--- Try it ---
Only the text of the records, copied exactly, is wanted; no pictures.

*** Opening Records to process ***

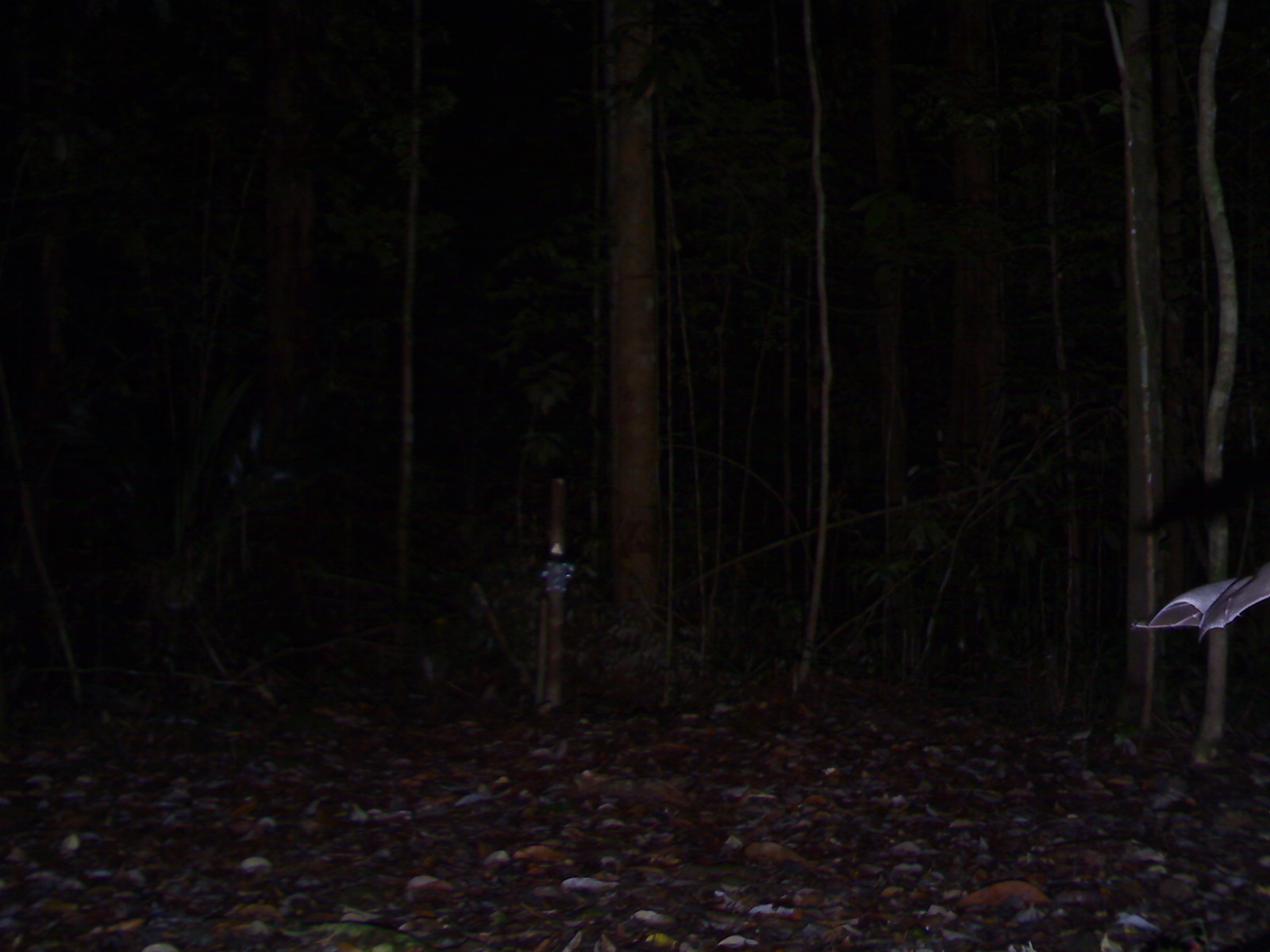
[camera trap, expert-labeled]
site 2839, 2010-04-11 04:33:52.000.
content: unidentified animal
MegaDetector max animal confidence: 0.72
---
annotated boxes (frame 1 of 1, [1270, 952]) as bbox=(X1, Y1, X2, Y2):
unknown: bbox=(1129, 564, 1267, 646)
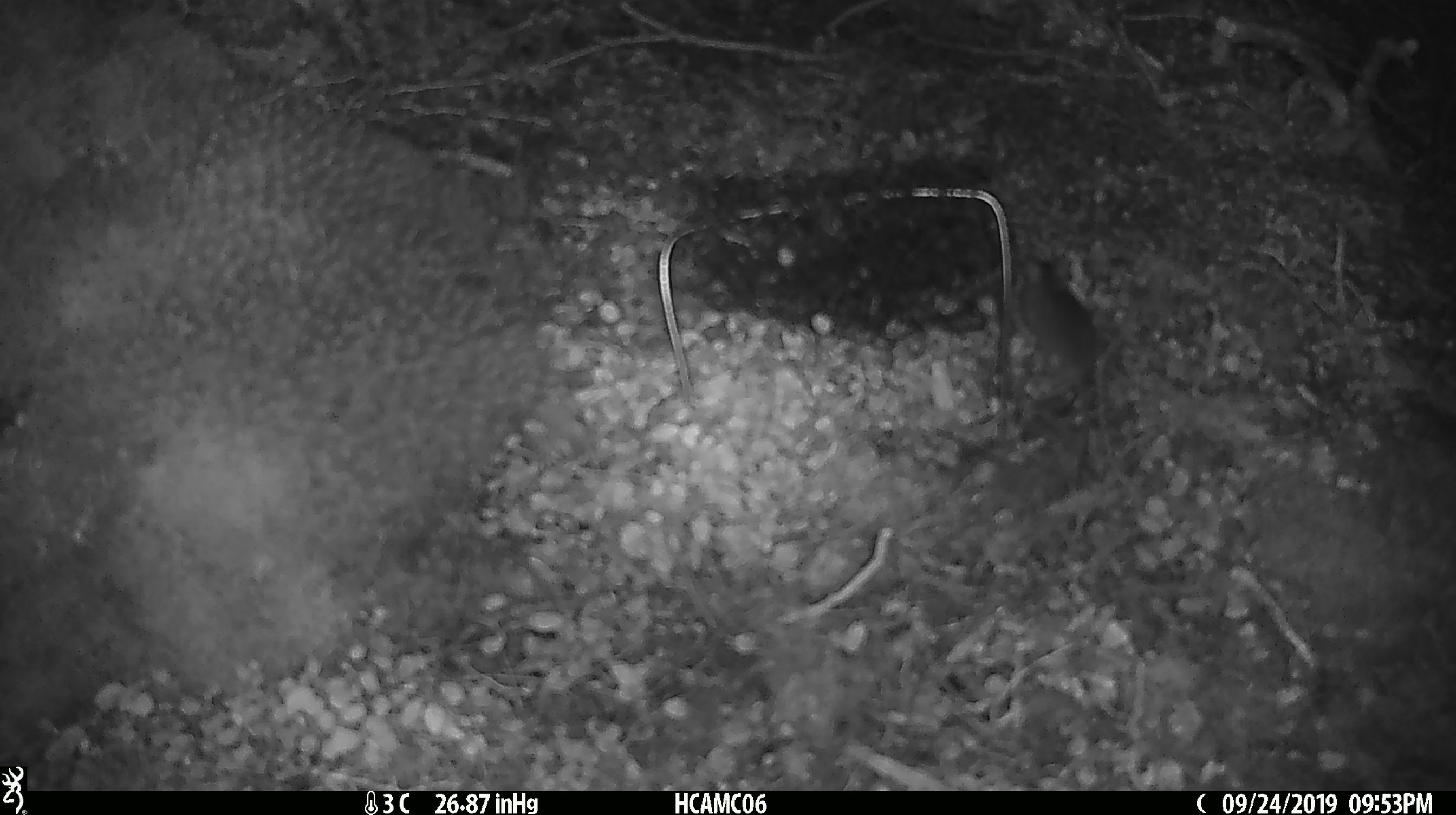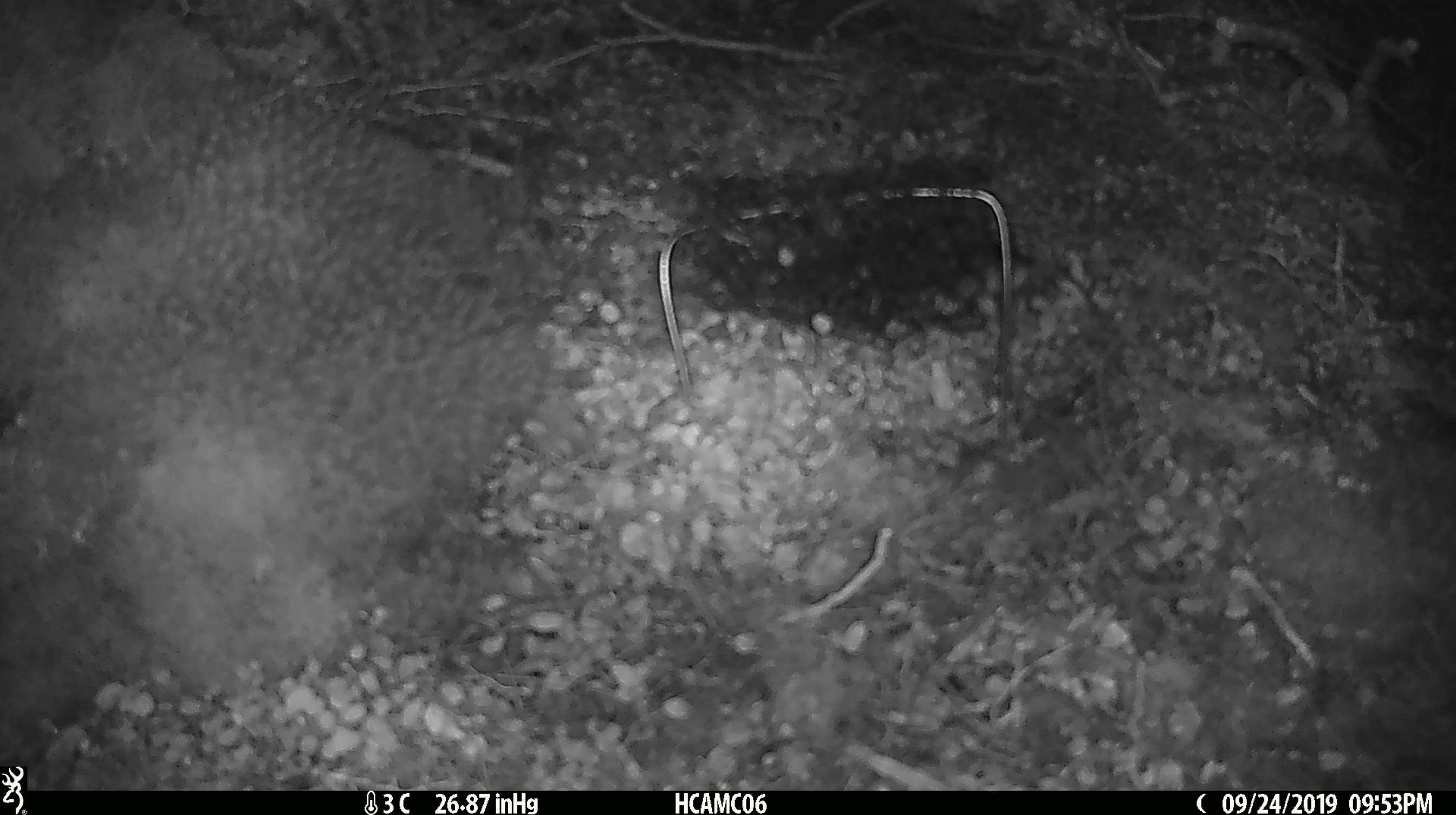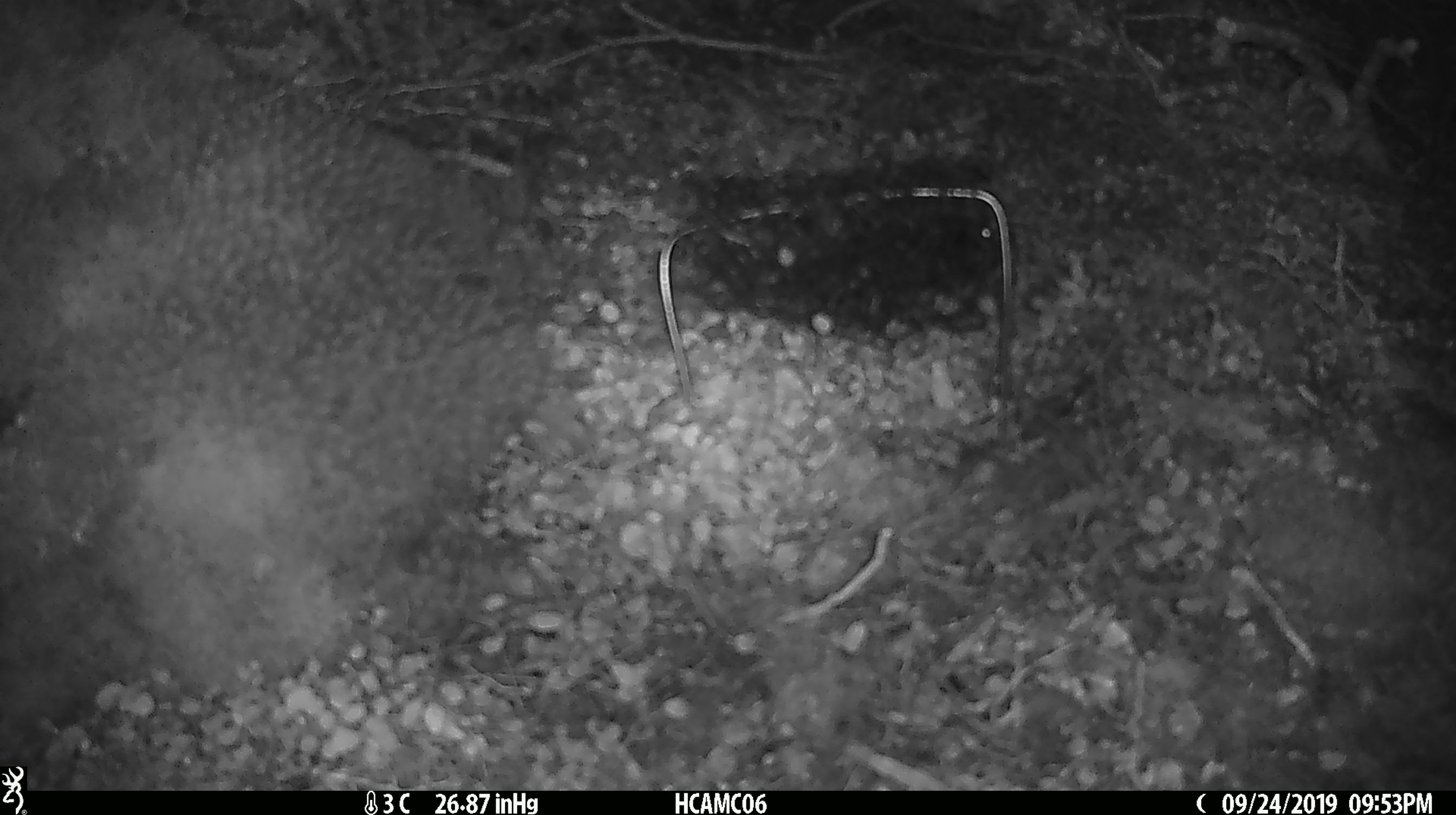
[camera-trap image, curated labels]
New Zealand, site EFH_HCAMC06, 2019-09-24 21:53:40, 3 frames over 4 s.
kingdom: Animalia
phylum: Chordata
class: Mammalia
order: Rodentia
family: Muridae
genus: Mus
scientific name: Mus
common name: mouse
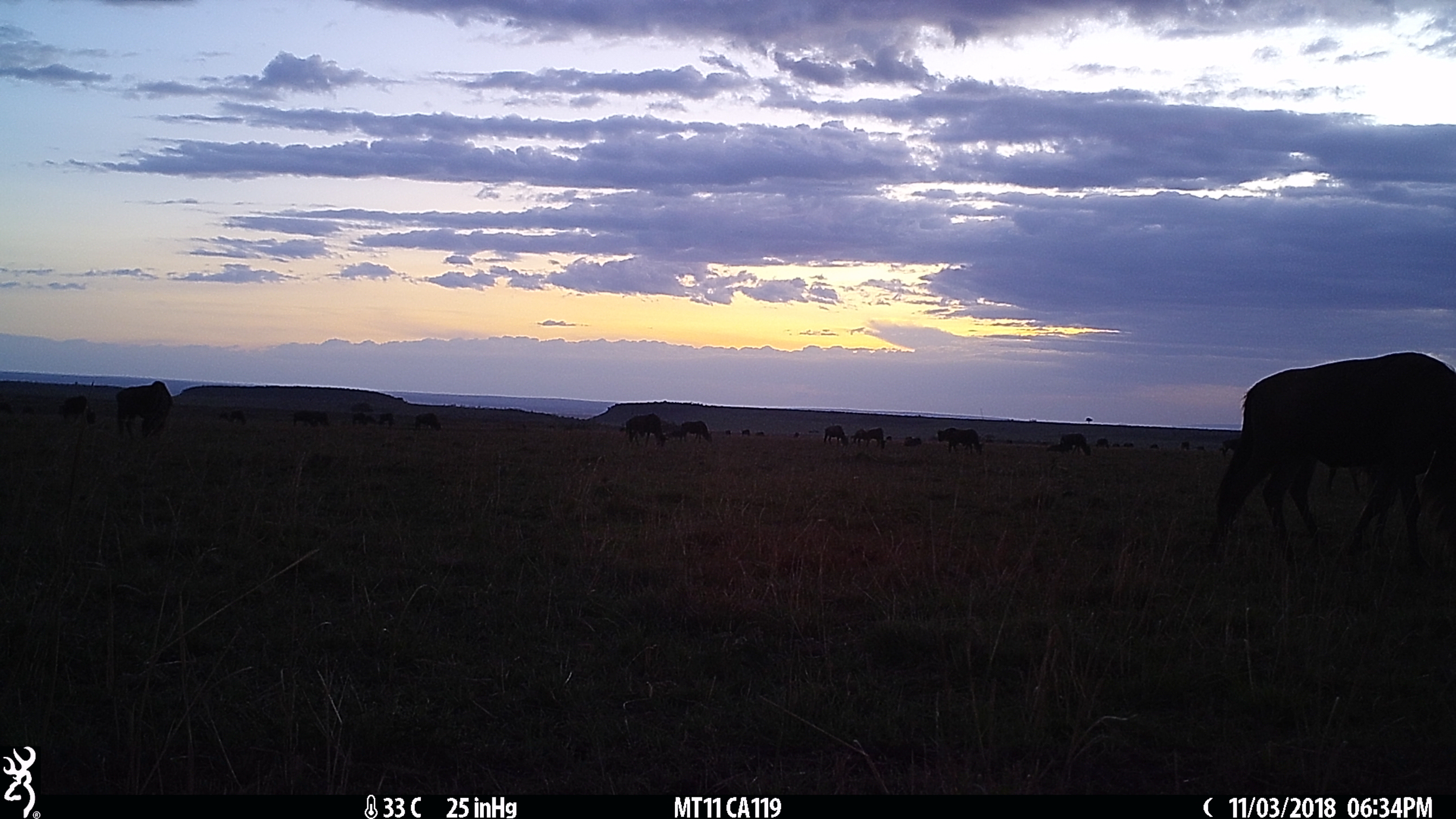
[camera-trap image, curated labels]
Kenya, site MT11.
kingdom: Animalia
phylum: Chordata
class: Mammalia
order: Artiodactyla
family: Bovidae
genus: Connochaetes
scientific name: Connochaetes taurinus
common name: blue wildebeest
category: wildebeest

*** Closing Records to process ***

--- Written reply ---
[camera trap, expert-labeled]
site 2839, 2010-04-11 04:33:52.000.
content: unidentified animal
MegaDetector max animal confidence: 0.72
---
annotated boxes (frame 1 of 1, [1270, 952]) as bbox=(X1, Y1, X2, Y2):
unknown: bbox=(1129, 564, 1267, 646)
[camera-trap image, curated labels]
New Zealand, site EFH_HCAMC06, 2019-09-24 21:53:40, 3 frames over 4 s.
kingdom: Animalia
phylum: Chordata
class: Mammalia
order: Rodentia
family: Muridae
genus: Mus
scientific name: Mus
common name: mouse
[camera-trap image, curated labels]
Kenya, site MT11.
kingdom: Animalia
phylum: Chordata
class: Mammalia
order: Artiodactyla
family: Bovidae
genus: Connochaetes
scientific name: Connochaetes taurinus
common name: blue wildebeest
category: wildebeest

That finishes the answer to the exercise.